Choice of fly rod comes down to quality. The better the quality the easier it is to cast. Throughout all of flyfishing nothing ever changes there.

When selecting a fly line for the job you have some flexibility. Either a floating or intermediate sink rate line will be fine. Tailor will hammer popper-style flies quite as readily as they attack a minnow or Deceiver type of fly so if a floating line is the one on hand you can use it quite readily for either surface work or sub-surface action where the fly is allowed to sink prior to the usual strip/stop retrieve.

The reel needs some serious thought. A reliable and smooth drag is a must. Also, this is definitely saltwater work and there could be some spray and wash about the place, so if the reel isn’t a dedicated salt water model the only option is to give it a thorough clean up after use. I believe all fly reels need a wash after saltwater use; it’s only common sense. However, a make-do freshwater one will need a more prolonged clean up which should also include the fly line. It’s a no brainer really.

I don’t see a real need for 300m of backing on a tailor outfit. If the fish can’t be turned within 100m it’s either a definite line class record tailor for the angler or a sneaky but large trevally has come into the fray unannounced. In my experience, 150m of 50lb braid backing is sufficient.

Flies and how to fish them

Flies for tailor need to have a general baitfish profile, which takes in a whole gamut of contenders from various Deceivers through to Clousers and Pink Things. Tailor are not choosy fish; they’re more opportunistic than selective. For this reason, as long as a fly looks generally like a baitfish it should be taken provided you don’t get too carried away with the retrieve and have the fly moving as quickly as if you were targeting mackerel or tuna. An exact imitation of a baitfish is fine if it’s convenient, but it’s certainly not mandatory.

Here’s another tip: although we think of tailor as surface ripping feeders they are not keen on things moving at supersonic speeds. A degree of stop/start in a retrieve will bring most hits.

If you’re fishing for tailor from the shore, there is one item that’s worth its weight in shining gold: the trusty stripping basket. Keeping the fly line free from tangles is important when trying for some cracker casts with perhaps rough going underfoot, or maybe a series of waves washing about and trying to grab the fly line.

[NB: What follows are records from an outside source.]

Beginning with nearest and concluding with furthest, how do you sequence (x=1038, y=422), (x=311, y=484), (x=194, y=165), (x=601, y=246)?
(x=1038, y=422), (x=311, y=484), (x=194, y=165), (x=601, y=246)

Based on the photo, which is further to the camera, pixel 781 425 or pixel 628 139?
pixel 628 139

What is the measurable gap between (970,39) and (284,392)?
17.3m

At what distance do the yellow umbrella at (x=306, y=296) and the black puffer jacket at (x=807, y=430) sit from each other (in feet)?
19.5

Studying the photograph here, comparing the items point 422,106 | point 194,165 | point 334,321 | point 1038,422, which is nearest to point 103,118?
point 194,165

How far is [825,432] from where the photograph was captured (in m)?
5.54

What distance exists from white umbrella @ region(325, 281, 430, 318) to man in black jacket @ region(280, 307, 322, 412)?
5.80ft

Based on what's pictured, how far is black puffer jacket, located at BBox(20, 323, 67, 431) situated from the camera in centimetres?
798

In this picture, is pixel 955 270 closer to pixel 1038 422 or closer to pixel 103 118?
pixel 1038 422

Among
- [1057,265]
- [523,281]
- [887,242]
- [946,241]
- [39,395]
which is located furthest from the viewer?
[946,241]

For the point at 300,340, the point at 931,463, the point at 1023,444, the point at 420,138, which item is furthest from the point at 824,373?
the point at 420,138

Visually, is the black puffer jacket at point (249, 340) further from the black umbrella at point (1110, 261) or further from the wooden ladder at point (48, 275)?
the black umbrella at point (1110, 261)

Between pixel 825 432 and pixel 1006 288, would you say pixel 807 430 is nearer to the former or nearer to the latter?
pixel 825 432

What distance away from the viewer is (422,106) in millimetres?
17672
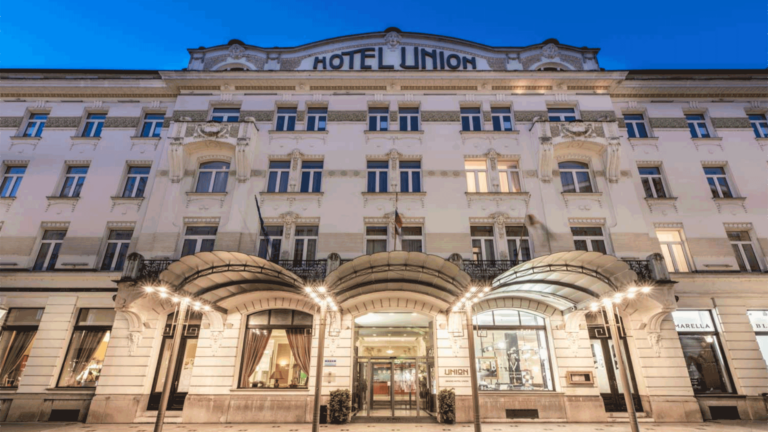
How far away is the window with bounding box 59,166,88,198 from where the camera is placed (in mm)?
17500

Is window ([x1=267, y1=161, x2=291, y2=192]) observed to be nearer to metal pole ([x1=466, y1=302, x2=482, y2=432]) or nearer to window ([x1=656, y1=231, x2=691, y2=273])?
metal pole ([x1=466, y1=302, x2=482, y2=432])

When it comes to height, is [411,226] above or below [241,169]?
below

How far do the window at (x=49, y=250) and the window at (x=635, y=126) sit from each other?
1041 inches

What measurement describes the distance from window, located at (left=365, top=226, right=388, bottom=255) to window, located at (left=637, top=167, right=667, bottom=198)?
11.9 meters

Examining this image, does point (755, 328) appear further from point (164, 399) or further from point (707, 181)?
point (164, 399)

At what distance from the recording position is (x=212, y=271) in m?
11.9

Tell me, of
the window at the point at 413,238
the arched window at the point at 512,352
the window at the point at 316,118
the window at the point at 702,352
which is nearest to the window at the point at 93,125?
the window at the point at 316,118

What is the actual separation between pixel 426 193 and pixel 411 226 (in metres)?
1.62

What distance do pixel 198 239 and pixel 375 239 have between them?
7.45m

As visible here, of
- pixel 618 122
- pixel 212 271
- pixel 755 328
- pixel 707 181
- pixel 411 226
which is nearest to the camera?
pixel 212 271

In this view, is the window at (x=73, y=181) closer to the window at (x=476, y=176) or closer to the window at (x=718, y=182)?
the window at (x=476, y=176)

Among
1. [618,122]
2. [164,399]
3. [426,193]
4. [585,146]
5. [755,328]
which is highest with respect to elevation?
[618,122]

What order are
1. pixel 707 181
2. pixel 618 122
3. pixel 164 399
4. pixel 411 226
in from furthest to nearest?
1. pixel 618 122
2. pixel 707 181
3. pixel 411 226
4. pixel 164 399

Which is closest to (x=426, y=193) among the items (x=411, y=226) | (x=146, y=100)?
(x=411, y=226)
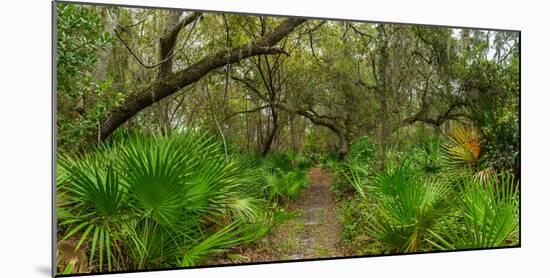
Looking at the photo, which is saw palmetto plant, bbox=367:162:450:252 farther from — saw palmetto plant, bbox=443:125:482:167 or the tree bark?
the tree bark

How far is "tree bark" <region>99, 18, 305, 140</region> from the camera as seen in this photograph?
3.64 meters

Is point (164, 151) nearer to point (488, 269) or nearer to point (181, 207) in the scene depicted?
point (181, 207)

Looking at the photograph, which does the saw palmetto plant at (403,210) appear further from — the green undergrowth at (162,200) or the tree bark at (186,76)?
the tree bark at (186,76)

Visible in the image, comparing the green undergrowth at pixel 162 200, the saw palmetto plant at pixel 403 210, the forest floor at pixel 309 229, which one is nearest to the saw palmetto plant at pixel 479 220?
the saw palmetto plant at pixel 403 210

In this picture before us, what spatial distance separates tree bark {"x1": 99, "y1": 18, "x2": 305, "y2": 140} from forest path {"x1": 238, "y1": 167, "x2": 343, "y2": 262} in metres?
1.02

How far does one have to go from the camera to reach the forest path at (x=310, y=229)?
3930 mm

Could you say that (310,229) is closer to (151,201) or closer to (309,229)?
(309,229)

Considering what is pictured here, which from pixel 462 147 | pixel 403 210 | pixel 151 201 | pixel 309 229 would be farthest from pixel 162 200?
pixel 462 147

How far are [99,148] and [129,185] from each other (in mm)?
335

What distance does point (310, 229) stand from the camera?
13.2 feet

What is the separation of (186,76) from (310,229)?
148 cm

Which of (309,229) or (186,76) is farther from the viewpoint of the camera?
(309,229)
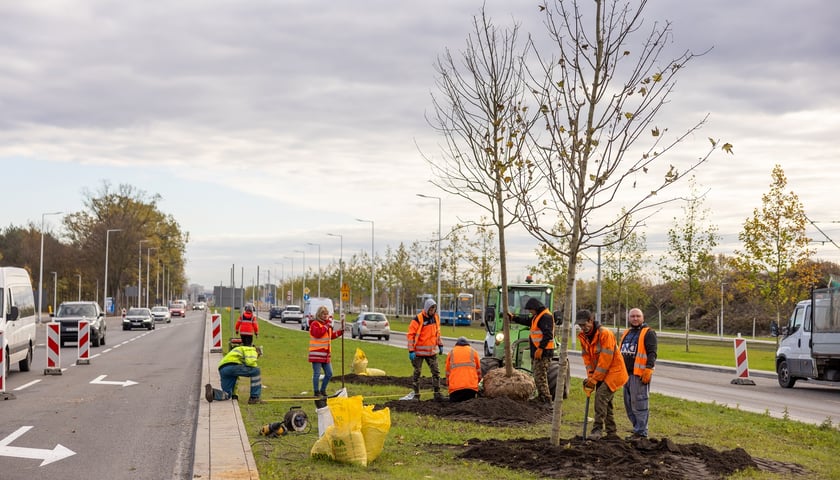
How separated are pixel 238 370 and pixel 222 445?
4.86 m

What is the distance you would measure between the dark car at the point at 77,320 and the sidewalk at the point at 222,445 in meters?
23.4

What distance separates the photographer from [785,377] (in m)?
25.2

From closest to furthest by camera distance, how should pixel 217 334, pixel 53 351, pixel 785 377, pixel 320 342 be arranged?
pixel 320 342, pixel 53 351, pixel 785 377, pixel 217 334

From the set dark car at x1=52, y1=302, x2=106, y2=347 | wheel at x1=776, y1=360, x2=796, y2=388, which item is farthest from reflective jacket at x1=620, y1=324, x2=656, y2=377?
dark car at x1=52, y1=302, x2=106, y2=347

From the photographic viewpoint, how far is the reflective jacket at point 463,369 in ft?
49.9

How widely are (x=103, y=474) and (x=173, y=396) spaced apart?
8.58m

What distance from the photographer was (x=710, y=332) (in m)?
80.7

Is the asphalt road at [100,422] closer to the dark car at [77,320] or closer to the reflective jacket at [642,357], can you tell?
the reflective jacket at [642,357]

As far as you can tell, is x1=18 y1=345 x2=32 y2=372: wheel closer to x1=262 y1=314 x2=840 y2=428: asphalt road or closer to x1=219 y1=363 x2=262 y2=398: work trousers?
x1=219 y1=363 x2=262 y2=398: work trousers

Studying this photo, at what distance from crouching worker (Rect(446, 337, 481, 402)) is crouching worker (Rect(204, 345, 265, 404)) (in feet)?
10.5

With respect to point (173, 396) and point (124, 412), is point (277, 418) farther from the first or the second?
point (173, 396)

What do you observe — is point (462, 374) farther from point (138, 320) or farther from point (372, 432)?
point (138, 320)

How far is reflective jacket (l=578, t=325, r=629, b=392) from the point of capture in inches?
471

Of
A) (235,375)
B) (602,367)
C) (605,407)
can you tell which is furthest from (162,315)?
(602,367)
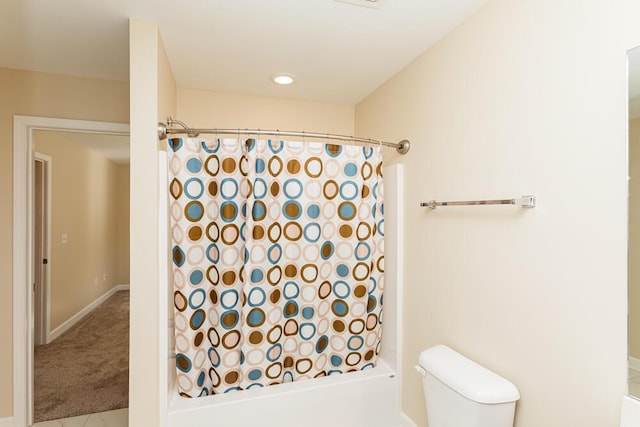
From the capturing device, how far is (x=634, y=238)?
3.34ft

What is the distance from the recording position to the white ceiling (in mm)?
1587

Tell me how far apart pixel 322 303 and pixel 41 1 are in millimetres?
2021

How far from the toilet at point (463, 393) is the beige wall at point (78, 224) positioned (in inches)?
163

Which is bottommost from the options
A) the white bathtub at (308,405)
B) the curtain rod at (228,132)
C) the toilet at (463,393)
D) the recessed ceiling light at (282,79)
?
the white bathtub at (308,405)

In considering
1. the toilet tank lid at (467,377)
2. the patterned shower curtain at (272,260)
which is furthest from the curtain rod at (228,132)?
the toilet tank lid at (467,377)

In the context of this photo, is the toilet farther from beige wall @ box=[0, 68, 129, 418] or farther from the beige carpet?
beige wall @ box=[0, 68, 129, 418]

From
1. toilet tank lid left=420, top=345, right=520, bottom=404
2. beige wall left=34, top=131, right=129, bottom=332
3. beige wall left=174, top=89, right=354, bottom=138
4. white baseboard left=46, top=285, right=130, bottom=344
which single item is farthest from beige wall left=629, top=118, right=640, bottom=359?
white baseboard left=46, top=285, right=130, bottom=344

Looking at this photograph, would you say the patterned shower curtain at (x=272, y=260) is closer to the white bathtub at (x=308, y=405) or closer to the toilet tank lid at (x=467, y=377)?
the white bathtub at (x=308, y=405)

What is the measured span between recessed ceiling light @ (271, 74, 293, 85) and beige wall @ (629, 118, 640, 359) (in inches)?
72.3

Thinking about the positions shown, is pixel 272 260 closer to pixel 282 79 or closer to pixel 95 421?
pixel 282 79

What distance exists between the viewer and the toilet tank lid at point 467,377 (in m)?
1.34

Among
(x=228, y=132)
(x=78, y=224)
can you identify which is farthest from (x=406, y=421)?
(x=78, y=224)

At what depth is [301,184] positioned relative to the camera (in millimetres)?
2078

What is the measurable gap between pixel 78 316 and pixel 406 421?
4491 mm
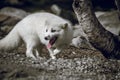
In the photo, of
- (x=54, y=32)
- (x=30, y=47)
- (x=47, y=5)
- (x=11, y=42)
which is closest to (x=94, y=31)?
(x=54, y=32)

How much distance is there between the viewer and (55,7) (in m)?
14.2

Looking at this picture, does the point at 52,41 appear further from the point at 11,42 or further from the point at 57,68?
the point at 11,42

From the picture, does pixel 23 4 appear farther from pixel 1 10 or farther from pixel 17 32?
pixel 17 32

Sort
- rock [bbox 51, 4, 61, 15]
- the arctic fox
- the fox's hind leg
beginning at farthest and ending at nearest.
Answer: rock [bbox 51, 4, 61, 15], the fox's hind leg, the arctic fox

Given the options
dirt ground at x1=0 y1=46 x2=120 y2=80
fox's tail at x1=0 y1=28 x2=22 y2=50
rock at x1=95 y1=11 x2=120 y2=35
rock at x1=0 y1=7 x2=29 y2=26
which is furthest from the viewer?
rock at x1=0 y1=7 x2=29 y2=26

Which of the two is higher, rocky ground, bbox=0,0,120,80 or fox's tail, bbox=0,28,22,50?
fox's tail, bbox=0,28,22,50

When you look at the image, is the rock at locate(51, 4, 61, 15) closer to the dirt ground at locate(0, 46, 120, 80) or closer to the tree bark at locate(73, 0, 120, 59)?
the dirt ground at locate(0, 46, 120, 80)

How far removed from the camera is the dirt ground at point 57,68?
7.48 m

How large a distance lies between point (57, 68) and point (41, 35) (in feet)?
2.97

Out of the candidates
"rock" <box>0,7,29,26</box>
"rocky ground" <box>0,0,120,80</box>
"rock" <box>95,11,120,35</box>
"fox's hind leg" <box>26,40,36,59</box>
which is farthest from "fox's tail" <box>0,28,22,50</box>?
"rock" <box>0,7,29,26</box>

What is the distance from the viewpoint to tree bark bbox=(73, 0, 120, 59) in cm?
837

Lastly, don’t be put off from flyfishing for tailor if you don’t have good success straight away. There’s usually a lot more going on below the surface of the water than above. Fishing just on first light or on dusk should pay dividends but it always comes down to having faith and making plenty of casts, retrieving in an enticing but not too fast manner, and keeping slack line out of the equation so that you can easily feel a bite and convert it to a fish on the rod.